O Renascimento proporcionou um florescimento cultural e artístico, mas não passou além da aristocracia e burguesia. Restrito para uma elite intelectual e latinizada, o movimento da Renascença estava associado ao movimento humanista e neoplatônico. Entre os humanistas, apenas uma pequena parcela da população apresentava um interesse especificadamente estético pela obra de arte. Originou-se aí um “abismo intransponível entre uma minoria educada e uma maioria carente de educação, abismo que atingia agora proporções nunca antes vistas e iria ser um fator decisivo em todo o futuro desenvolvimento da arte” (HAUSER, apud PEIXOTO, 2002, p. 9). Contudo, “Os pintores e escultores da Renascença devem-lhes não só o seu esteticismo abstrato, mas também a idéia do artista como herói intelectual e a concepção da arte como educadora da humanidade. Foram os primeiros a fazer da arte um ingrediente de cultura moral e intelectual” (HAUSER, 1982, p.453).

Na Idade Moderna, com a consolidação da sociedade de classes, o distanciamento entre arte e público aprofundou-se. Com o liberalismo (uma ideologia assentada na defesa do indivíduo, da propriedade privada, em especial

dos meios de produção e da liberdade para gerar e acumular riquezas), o culto ao indivíduo reforçou, no artista, a posição de um criador original, individual, autônomo, o que não vingou, pois a burguesia (o novo público comprador), passou a estabelecer os critérios estéticos para a apreciação e compra das obras. Esse novo público, na sua grande maioria, não possuía conhecimentos de arte e então motivado por essa falta de conhecimento o mercado cria, no século XVIII, a figura do marchand que atua como intermediário entre o artista e o público. Trabalhando sozinho em seu próprio ateliê, não mais coletivamente, como na construção das catedrais, o artista proporciona condições para o surgimento do mito do gênio criador, que mais tarde, no final do século XVIII, Kant exaltará em seu pensamento (PEIXOTO, 2002, pp.10 – 11). Essa idéia prevalecerá também no Romantismo. Historicamente, no âmbito das artes, “prevaleceu a posição individualista e elitista do gênio criador, bem ao gosto e em acordo com os interesses mercantis da classe burguesa, voltados para a obra única, original e exclusiva, que, assim sendo, alcança altos preços no mercado, segundo a lei da oferta e da procura” (PEIXOTO, 2002, p.12).

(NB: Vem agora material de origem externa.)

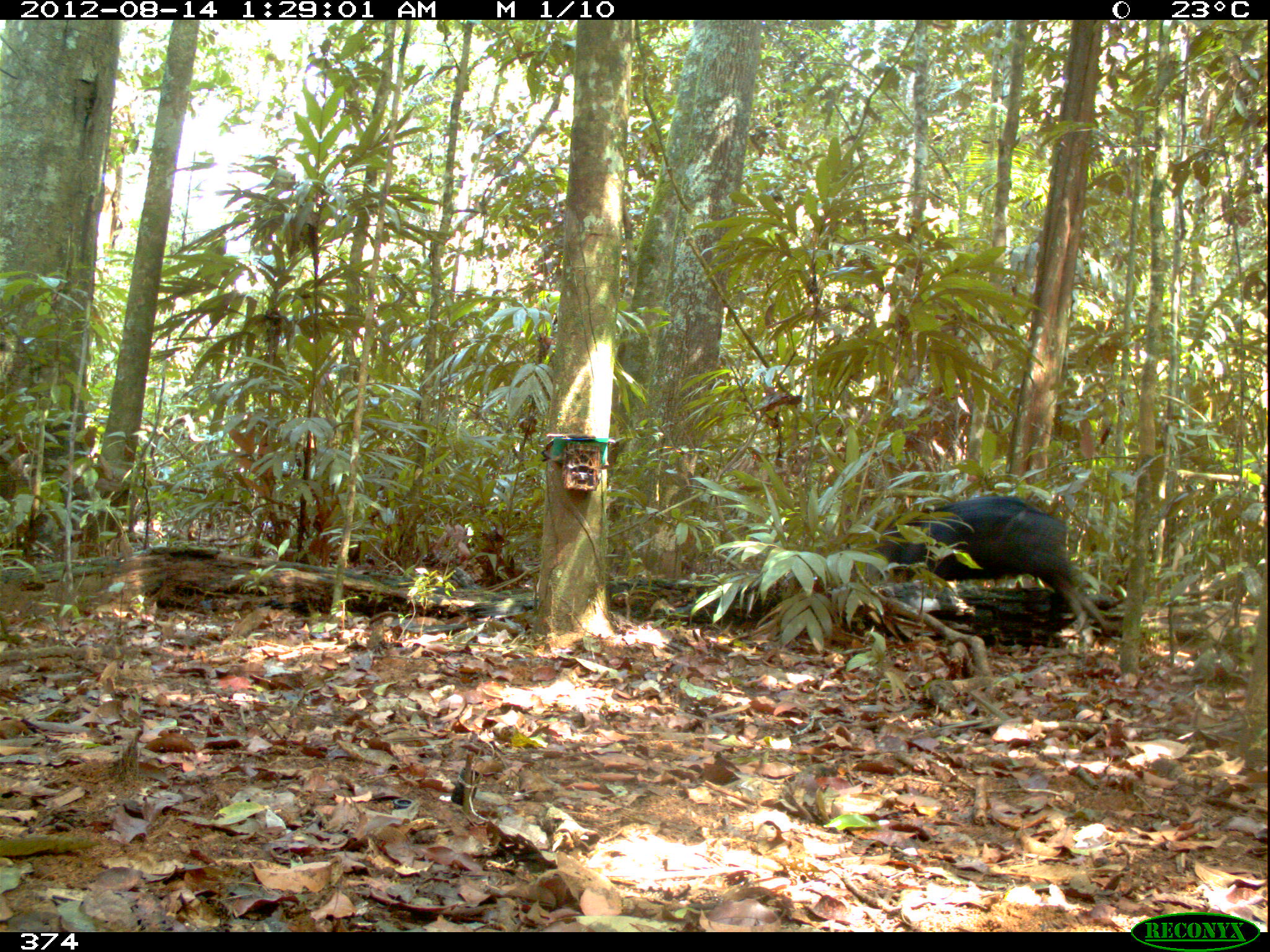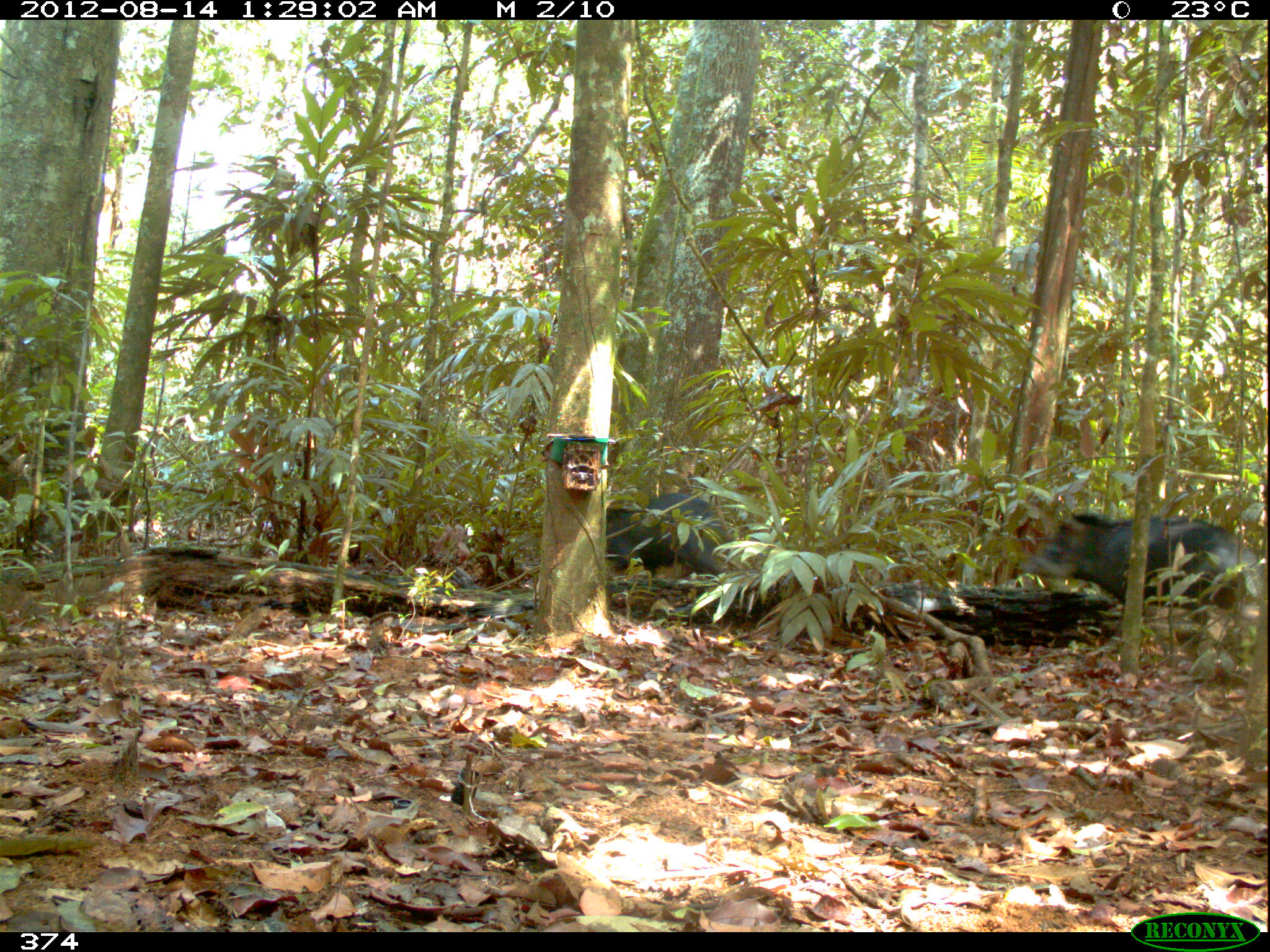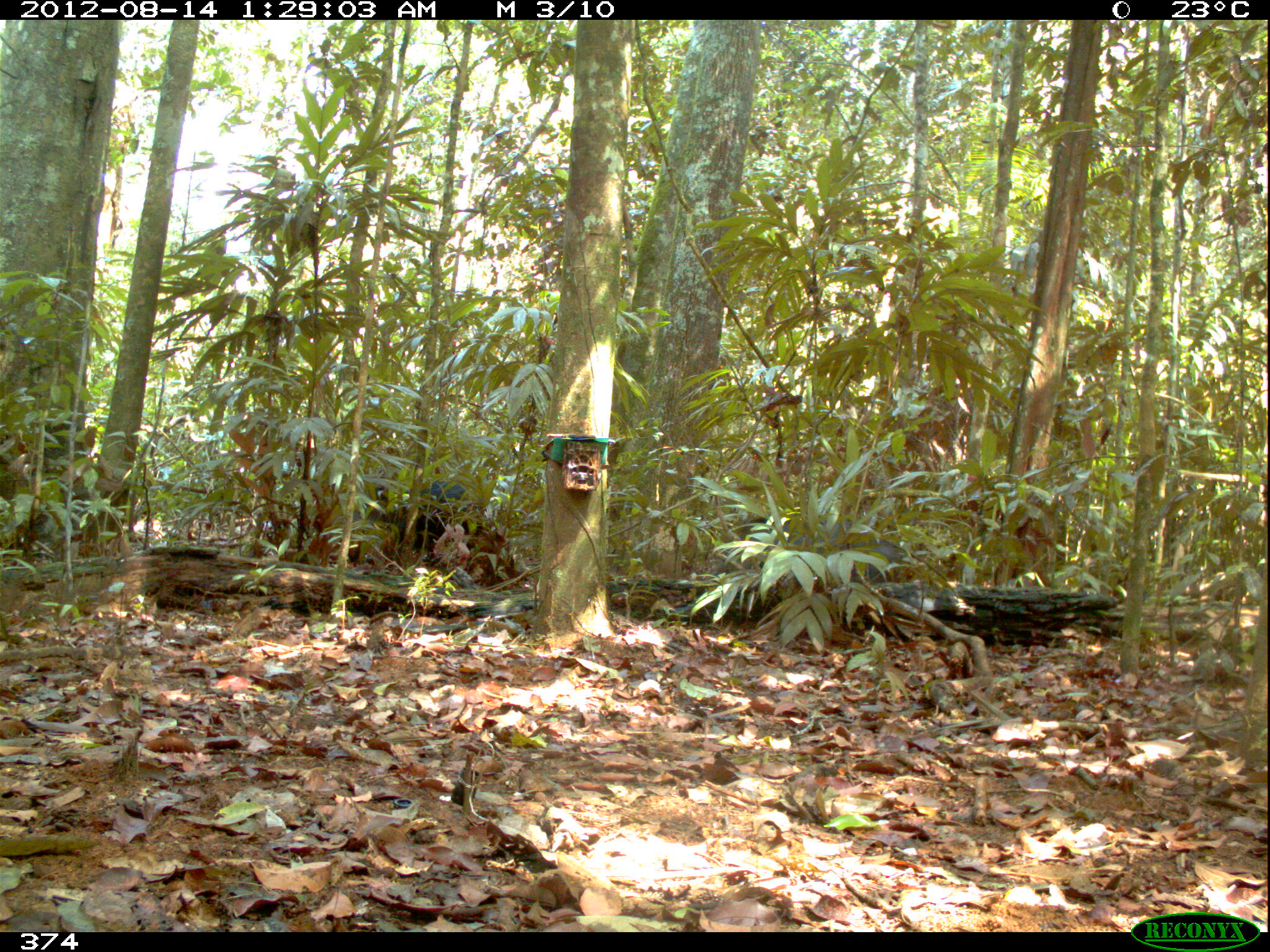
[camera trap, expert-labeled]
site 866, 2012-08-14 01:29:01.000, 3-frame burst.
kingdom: Animalia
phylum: Chordata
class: Mammalia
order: Artiodactyla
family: Tayassuidae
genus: Tayassu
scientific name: Tayassu pecari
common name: white-lipped peccary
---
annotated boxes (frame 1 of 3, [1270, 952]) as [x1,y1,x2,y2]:
tayassu pecari: [876,493,1119,639]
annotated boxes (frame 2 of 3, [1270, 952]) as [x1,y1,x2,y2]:
tayassu pecari: [1020,511,1264,618]; [603,508,728,574]; [647,493,726,533]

Para Kosik, os produtos do trabalho como criação “indicam o seu criador, isto é, o homem, que se acha acima deles, e expressam do homem não apenas o que ele já é e o que ele já alcançou, mas também tudo o que ele ainda pode vir a ser”, contudo, a sociedade capitalista “rompe este vínculo direto, separa o trabalho da criação, os produtos dos produtores e transforma o trabalho numa fadiga incriativa e extenuante” (KOSIK, 2002, p.122-123). Desse modo, a estrutura socioeconômica que se estabeleceu é:

[...] desumanizada e desumanizadora, na qual o trabalho livre e criador – pelo qual o homem constrói o mundo e a si mesmo e faz história – transmuda-se em trabalho alienado, fonte de degeneração, que nega, à grande maioria da população, a possibilidade da realização de sua humanidade, condenando-a a uma vida indigna desprovida de sentido (PEIXOTO, 2003, pp.14-15).